RésuméJulius Winsome vit depuis toujours dans son chalet, au cœur d’une forêt du Maine. Ce célibataire amoureux de la nature s’est entouré de quelque trois mille livres et son chien Hobbes lui tient compagnie. Un matin, Hobbes tarde à rentrer et Julius est pris d’un mauvais pressentiment. Il le retrouve mourant, touché par une balle de fusil. Incident de chasse ? Acte volontaire ? Toujours est-il que l’équilibre de la petite vie paisible de Julius est rompu. Ne comptant pas laisser ce crime impuni il ressort pour l’occasion le fusil de son grand-père, héros de la Première Guerre mondiale.
Mon avis
« Quelle tristesse de jeter cette première pelletée de terre sur sa tête, de voir cette découpure effectuée dans ce corps qui avait si souvent couru après des jouets que j’avais lancés ou frissonné sur le sol au cours de rêves dans lesquels il galopait en aboyant. La pelle entrait et sortait du faisceau lumineux tandis que la terre heurtait son ventre, son dos, pénétrait dans ses oreilles, dans ses yeux, et que je l’ensevelissais, ainsi que tout ce qui avait contribué à faire de lui ce qu’il était : ses promenades, ses moments de repos, ses repas quand il avait faim, les étoiles qu’il contemplait parfois, le jour où je l’avais amené à la maison, la première fois où il avait vu la neige, et chaque seconde de son amitié, tout ce qu’il avait emporté avec lui dans le silence et l’immobilité. J’ai jeté sur mon ami le monde entier à coups de pelle et en ai ressenti le poids, comme si j’étais étendu à ses côtés dans ces ténèbres. »
Comme on pourrait s’en douter d’après le titre, ce roman repose sur les épaules d’un seul personnage, mais lequel ! Gerard Donovan ayant choisi d’utiliser la première personne, on suit de l’intérieur le parcours de Julius Winsome pour démasquer l’assassin de son chien. Difficile de ne pas partager dans un premier temps sa grande douleur, son incompréhension, puis de ne pas sentir sourdre en nous une envie de justice.

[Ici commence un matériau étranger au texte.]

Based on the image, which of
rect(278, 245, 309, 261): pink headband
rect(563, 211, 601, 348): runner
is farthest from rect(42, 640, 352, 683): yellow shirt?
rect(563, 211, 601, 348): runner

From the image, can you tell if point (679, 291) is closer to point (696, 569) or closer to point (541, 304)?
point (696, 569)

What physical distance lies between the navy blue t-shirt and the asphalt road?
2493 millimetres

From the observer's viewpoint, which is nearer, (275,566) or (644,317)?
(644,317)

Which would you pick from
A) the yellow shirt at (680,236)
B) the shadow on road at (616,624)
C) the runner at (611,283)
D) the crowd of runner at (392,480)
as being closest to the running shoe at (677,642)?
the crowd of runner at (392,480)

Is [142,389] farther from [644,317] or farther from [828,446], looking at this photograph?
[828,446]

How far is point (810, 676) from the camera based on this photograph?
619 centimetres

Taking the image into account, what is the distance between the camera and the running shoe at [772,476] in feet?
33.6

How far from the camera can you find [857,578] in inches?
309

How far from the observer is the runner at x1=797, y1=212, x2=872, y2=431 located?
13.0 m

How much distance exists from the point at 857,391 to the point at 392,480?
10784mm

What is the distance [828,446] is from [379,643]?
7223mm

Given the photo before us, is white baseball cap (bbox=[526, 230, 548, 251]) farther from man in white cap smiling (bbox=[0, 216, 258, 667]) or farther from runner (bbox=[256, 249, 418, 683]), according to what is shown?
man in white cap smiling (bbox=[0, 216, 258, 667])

L'auteur fait merveilleusement passer les émotions de son personnage, et sans jamais chercher à expliquer, raconte, tout simplement.
« Novembre arrive dans le Maine du Nord porté par un vent cinglant qui souffle du Canada. Il traverse sans entrave la forêt clairsemée, drape de neige les berges des rivières et les flancs des coteaux. Le lieu est solitaire, non seulement en automne et en hiver, mais d’un bout de l’année à l’autre. Le temps est gris et rude, les espaces sont vastes et désolés, et le vent du nord balaie tout sans pitié, vous arrachant même parfois certaines syllabes de la bouche. »
A ce superbe travail sur le personnage principal et sa quête de vérité s’ajoutent de belles trouvailles, comme ces néologismes de Shakespeare que Julius retrouve, des années après les avoir appris avec son père. Et puis Donovan a beau être Irlandais, il décrit l’hiver et les forêts du Maine magnifiquement, d’une écriture que ne renieraient pas les plus grands auteurs américains du nature writing.
« La nuit m'a durci comme un bâton et m'a brandi contre le monde. J'étais un bâton menaçant l'univers. J'ai regardé ma main qui agrippait la crosse. J'étais le fusil. J'étais la balle, la cible, la signification d'un mot qui se dresse tout seul. Voilà le sens du mot "vengeance", même lorsqu'on le couche sur le papier. »
Roman noir ? Roman psychologique ? Au final, peu importe le nom qu’on lui donnera. Toujours est-il Gerard Donovan signe avec Julius Winsome un roman fort, qui marquera durablement l’esprit du lecteur. Nul doute que je guetterai avec attention les prochaines parutions de cet auteur talentueux.
A découvrir cet été !
Julius Winsome (Julius Winsome, 2006) de Gerard Donovan, Seuil (2009). Traduit de l’anglais (Irlande) par Georges-Michel Sarotte (244 pages).